REQUIRED WORK
Collect every line of the records that contains the word "shown" and copy each one out.

DATASET CONTENT
[Begin]
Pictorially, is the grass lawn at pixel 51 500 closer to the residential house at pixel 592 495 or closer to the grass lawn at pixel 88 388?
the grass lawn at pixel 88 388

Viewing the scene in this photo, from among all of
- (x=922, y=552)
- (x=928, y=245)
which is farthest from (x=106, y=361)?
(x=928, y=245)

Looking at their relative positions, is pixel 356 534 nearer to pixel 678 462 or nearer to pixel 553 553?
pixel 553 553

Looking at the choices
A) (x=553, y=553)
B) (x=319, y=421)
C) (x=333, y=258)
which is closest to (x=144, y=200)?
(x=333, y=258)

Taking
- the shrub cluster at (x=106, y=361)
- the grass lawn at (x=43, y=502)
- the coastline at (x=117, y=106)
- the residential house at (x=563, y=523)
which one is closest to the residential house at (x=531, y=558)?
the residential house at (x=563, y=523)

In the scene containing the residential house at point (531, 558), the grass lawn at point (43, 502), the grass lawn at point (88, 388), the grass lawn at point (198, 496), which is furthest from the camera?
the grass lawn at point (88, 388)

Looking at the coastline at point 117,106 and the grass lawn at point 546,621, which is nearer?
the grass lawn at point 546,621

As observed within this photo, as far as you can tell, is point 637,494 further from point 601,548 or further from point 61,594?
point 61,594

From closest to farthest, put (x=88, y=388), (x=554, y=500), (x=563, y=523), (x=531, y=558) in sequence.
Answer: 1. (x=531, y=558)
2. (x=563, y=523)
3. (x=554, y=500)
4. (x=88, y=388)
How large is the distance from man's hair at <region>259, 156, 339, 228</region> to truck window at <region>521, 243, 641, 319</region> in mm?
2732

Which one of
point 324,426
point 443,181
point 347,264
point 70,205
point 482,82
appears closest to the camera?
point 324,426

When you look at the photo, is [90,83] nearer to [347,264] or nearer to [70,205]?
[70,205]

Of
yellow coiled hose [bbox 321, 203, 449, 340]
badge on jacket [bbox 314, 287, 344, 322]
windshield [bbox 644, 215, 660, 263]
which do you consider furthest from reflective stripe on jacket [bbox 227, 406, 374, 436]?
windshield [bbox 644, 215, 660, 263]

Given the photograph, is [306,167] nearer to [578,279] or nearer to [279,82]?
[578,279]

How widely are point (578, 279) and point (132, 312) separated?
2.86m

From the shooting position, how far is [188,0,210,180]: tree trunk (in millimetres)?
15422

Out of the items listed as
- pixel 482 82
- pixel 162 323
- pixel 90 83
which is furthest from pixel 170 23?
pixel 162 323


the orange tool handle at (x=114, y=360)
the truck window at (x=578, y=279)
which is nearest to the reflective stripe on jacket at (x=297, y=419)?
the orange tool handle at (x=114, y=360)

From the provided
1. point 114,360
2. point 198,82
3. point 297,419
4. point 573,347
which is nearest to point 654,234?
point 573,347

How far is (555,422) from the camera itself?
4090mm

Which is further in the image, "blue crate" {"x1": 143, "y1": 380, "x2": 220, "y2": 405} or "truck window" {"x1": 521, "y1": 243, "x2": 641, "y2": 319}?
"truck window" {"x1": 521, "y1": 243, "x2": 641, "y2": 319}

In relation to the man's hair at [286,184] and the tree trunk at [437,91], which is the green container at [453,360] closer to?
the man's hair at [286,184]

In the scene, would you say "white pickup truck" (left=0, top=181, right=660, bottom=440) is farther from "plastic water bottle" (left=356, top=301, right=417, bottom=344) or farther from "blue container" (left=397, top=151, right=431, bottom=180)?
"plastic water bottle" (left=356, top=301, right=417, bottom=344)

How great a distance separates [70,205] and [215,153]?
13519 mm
[End]
[Begin]
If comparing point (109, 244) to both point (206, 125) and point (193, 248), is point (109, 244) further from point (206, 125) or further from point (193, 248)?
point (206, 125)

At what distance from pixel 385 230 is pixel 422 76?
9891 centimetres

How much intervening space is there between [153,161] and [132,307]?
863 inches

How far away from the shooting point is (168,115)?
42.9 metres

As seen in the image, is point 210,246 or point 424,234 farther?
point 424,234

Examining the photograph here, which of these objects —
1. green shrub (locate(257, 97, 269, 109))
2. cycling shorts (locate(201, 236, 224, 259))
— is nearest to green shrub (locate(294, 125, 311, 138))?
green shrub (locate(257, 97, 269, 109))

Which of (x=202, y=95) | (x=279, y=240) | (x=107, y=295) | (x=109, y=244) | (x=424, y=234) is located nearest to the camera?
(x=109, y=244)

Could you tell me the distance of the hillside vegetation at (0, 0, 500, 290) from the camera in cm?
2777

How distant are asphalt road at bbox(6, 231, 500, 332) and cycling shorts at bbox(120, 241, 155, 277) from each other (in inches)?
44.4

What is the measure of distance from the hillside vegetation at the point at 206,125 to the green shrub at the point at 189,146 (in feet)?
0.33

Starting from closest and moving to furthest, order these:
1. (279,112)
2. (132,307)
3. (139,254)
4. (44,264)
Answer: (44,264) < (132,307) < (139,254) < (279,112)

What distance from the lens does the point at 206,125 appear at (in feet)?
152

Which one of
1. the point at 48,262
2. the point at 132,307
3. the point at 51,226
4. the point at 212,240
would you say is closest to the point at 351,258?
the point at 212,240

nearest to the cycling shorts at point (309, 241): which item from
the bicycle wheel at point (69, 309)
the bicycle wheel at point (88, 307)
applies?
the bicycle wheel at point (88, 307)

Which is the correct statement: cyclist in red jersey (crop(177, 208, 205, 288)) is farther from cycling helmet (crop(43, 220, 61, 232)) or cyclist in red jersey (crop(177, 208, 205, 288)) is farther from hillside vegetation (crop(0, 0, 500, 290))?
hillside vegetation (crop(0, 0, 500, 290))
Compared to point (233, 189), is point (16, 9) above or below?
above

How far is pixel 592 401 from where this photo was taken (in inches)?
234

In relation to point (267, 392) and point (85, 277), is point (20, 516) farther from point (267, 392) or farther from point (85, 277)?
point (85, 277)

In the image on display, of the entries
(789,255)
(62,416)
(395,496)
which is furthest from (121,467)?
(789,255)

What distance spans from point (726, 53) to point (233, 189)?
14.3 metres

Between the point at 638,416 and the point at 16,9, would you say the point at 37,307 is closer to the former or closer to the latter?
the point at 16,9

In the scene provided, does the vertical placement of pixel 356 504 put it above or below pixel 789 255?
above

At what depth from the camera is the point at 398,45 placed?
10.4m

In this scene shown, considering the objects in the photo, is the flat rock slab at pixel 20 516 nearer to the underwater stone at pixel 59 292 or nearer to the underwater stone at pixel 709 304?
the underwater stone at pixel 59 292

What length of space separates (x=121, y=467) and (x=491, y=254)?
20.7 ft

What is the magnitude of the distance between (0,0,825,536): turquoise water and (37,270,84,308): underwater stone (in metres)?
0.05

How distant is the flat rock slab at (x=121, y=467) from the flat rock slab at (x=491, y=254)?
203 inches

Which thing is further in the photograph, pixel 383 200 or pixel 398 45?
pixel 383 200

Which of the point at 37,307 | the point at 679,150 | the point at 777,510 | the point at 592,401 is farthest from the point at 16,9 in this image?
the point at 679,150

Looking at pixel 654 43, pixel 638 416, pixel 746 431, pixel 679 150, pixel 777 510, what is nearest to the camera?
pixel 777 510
[End]
[Begin]
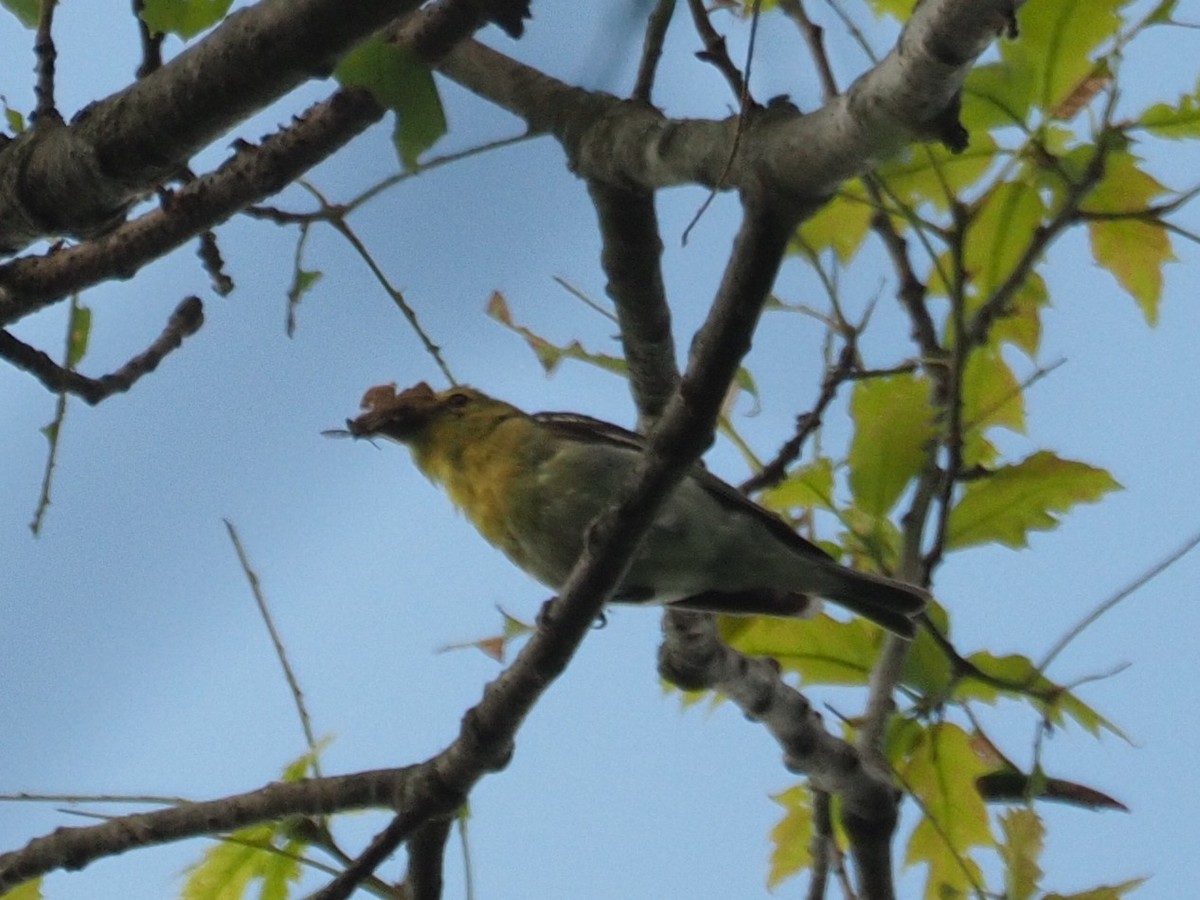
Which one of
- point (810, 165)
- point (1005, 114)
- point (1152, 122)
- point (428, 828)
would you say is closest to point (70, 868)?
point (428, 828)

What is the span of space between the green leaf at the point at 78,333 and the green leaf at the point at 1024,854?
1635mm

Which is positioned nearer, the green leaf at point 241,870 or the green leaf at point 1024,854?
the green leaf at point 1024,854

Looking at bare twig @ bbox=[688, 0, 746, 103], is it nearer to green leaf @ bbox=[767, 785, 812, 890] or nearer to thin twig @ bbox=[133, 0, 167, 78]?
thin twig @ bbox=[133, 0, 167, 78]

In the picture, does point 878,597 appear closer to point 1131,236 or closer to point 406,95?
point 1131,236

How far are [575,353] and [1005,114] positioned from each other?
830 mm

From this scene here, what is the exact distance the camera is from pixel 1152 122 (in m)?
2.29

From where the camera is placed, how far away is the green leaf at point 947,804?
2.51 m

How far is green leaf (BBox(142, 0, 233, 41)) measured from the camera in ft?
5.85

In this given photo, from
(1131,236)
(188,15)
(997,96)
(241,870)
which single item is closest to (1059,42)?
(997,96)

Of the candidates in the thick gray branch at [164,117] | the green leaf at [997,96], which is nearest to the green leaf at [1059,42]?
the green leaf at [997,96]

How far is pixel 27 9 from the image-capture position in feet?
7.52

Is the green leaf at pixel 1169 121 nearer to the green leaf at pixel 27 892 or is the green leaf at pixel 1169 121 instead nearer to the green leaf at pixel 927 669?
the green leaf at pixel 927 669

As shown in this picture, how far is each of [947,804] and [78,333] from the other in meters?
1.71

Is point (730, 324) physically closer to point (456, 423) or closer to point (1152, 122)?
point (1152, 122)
[End]
COMPLETE ANSWER
In this scene shown, considering the objects in the photo, is the flat rock slab at pixel 20 516 nearer to the underwater stone at pixel 59 292 or nearer to the underwater stone at pixel 709 304?
As shown in this picture, how far is each of [947,804] and [78,333] from the other in meters?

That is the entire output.